▶ Exercise
Retype all of the entries exactly as they appear.

▶ Provided data
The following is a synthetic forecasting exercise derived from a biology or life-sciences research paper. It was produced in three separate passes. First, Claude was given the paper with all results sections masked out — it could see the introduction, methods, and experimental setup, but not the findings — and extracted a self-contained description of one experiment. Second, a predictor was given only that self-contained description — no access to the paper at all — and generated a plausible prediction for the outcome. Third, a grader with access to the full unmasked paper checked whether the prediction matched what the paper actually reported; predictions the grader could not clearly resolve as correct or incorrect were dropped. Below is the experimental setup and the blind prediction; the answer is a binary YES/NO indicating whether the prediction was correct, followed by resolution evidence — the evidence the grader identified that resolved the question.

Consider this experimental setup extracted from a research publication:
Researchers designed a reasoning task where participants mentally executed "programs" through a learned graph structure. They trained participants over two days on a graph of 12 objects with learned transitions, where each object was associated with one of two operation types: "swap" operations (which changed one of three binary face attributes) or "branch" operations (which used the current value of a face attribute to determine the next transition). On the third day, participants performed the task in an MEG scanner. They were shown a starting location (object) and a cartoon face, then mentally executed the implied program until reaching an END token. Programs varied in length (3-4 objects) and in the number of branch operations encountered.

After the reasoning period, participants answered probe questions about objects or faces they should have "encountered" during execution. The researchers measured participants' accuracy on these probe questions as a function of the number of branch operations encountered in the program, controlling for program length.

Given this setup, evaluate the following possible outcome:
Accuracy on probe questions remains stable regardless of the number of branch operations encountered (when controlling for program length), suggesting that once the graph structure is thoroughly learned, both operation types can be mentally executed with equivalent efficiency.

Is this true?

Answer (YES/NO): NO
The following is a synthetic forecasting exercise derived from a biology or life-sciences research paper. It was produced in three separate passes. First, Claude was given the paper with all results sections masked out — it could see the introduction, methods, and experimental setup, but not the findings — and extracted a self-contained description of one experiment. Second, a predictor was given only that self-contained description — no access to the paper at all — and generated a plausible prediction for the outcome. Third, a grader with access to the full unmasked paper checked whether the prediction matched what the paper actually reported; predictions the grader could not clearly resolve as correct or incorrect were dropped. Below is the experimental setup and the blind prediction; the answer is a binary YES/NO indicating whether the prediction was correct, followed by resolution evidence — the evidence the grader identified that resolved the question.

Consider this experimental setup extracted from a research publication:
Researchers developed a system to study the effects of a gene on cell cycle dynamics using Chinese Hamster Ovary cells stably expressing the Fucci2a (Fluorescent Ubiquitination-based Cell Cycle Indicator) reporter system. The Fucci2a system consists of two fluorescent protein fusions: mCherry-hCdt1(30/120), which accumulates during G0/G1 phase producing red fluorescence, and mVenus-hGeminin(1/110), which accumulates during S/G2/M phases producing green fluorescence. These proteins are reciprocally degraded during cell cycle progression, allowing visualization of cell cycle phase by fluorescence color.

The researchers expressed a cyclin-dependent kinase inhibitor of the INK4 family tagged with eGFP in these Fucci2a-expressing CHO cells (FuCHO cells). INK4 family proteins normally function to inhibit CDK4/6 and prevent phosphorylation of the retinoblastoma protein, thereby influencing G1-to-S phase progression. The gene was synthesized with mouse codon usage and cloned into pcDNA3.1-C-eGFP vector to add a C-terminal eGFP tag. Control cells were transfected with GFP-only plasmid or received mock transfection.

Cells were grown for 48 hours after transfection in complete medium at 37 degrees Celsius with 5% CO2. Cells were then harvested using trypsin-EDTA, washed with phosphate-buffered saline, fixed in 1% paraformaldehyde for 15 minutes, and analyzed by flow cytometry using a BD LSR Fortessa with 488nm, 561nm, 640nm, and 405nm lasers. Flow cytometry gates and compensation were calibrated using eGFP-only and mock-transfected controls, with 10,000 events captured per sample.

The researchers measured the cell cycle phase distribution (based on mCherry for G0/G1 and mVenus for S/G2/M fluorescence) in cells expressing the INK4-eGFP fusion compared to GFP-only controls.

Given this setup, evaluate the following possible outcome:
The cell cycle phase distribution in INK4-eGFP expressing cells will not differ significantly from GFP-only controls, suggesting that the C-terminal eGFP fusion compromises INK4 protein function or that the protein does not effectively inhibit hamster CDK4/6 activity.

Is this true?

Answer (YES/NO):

▶ Answer box
The following is a synthetic forecasting exercise derived from a biology or life-sciences research paper. It was produced in three separate passes. First, Claude was given the paper with all results sections masked out — it could see the introduction, methods, and experimental setup, but not the findings — and extracted a self-contained description of one experiment. Second, a predictor was given only that self-contained description — no access to the paper at all — and generated a plausible prediction for the outcome. Third, a grader with access to the full unmasked paper checked whether the prediction matched what the paper actually reported; predictions the grader could not clearly resolve as correct or incorrect were dropped. Below is the experimental setup and the blind prediction; the answer is a binary YES/NO indicating whether the prediction was correct, followed by resolution evidence — the evidence the grader identified that resolved the question.

Consider this experimental setup extracted from a research publication:
Researchers designed a reasoning task where participants mentally executed "programs" through a learned graph structure. They trained participants over two days on a graph of 12 objects with learned transitions, where each object was associated with one of two operation types: "swap" operations (which changed one of three binary face attributes) or "branch" operations (which used the current value of a face attribute to determine the next transition). On the third day, participants performed the task in an MEG scanner. They were shown a starting location (object) and a cartoon face, then mentally executed the implied program until reaching an END token. Programs varied in length (3-4 objects) and in the number of branch operations encountered.

After the reasoning period, participants answered probe questions about objects or faces they should have "encountered" during execution. The researchers measured participants' accuracy on these probe questions as a function of the number of branch operations encountered in the program, controlling for program length.

Given this setup, evaluate the following possible outcome:
Accuracy on probe questions remains stable regardless of the number of branch operations encountered (when controlling for program length), suggesting that once the graph structure is thoroughly learned, both operation types can be mentally executed with equivalent efficiency.

Is this true?

Answer (YES/NO): NO
The following is a synthetic forecasting exercise derived from a biology or life-sciences research paper. It was produced in three separate passes. First, Claude was given the paper with all results sections masked out — it could see the introduction, methods, and experimental setup, but not the findings — and extracted a self-contained description of one experiment. Second, a predictor was given only that self-contained description — no access to the paper at all — and generated a plausible prediction for the outcome. Third, a grader with access to the full unmasked paper checked whether the prediction matched what the paper actually reported; predictions the grader could not clearly resolve as correct or incorrect were dropped. Below is the experimental setup and the blind prediction; the answer is a binary YES/NO indicating whether the prediction was correct, followed by resolution evidence — the evidence the grader identified that resolved the question.

Consider this experimental setup extracted from a research publication:
Researchers developed a system to study the effects of a gene on cell cycle dynamics using Chinese Hamster Ovary cells stably expressing the Fucci2a (Fluorescent Ubiquitination-based Cell Cycle Indicator) reporter system. The Fucci2a system consists of two fluorescent protein fusions: mCherry-hCdt1(30/120), which accumulates during G0/G1 phase producing red fluorescence, and mVenus-hGeminin(1/110), which accumulates during S/G2/M phases producing green fluorescence. These proteins are reciprocally degraded during cell cycle progression, allowing visualization of cell cycle phase by fluorescence color.

The researchers expressed a cyclin-dependent kinase inhibitor of the INK4 family tagged with eGFP in these Fucci2a-expressing CHO cells (FuCHO cells). INK4 family proteins normally function to inhibit CDK4/6 and prevent phosphorylation of the retinoblastoma protein, thereby influencing G1-to-S phase progression. The gene was synthesized with mouse codon usage and cloned into pcDNA3.1-C-eGFP vector to add a C-terminal eGFP tag. Control cells were transfected with GFP-only plasmid or received mock transfection.

Cells were grown for 48 hours after transfection in complete medium at 37 degrees Celsius with 5% CO2. Cells were then harvested using trypsin-EDTA, washed with phosphate-buffered saline, fixed in 1% paraformaldehyde for 15 minutes, and analyzed by flow cytometry using a BD LSR Fortessa with 488nm, 561nm, 640nm, and 405nm lasers. Flow cytometry gates and compensation were calibrated using eGFP-only and mock-transfected controls, with 10,000 events captured per sample.

The researchers measured the cell cycle phase distribution (based on mCherry for G0/G1 and mVenus for S/G2/M fluorescence) in cells expressing the INK4-eGFP fusion compared to GFP-only controls.

Given this setup, evaluate the following possible outcome:
The cell cycle phase distribution in INK4-eGFP expressing cells will not differ significantly from GFP-only controls, suggesting that the C-terminal eGFP fusion compromises INK4 protein function or that the protein does not effectively inhibit hamster CDK4/6 activity.

Is this true?

Answer (YES/NO):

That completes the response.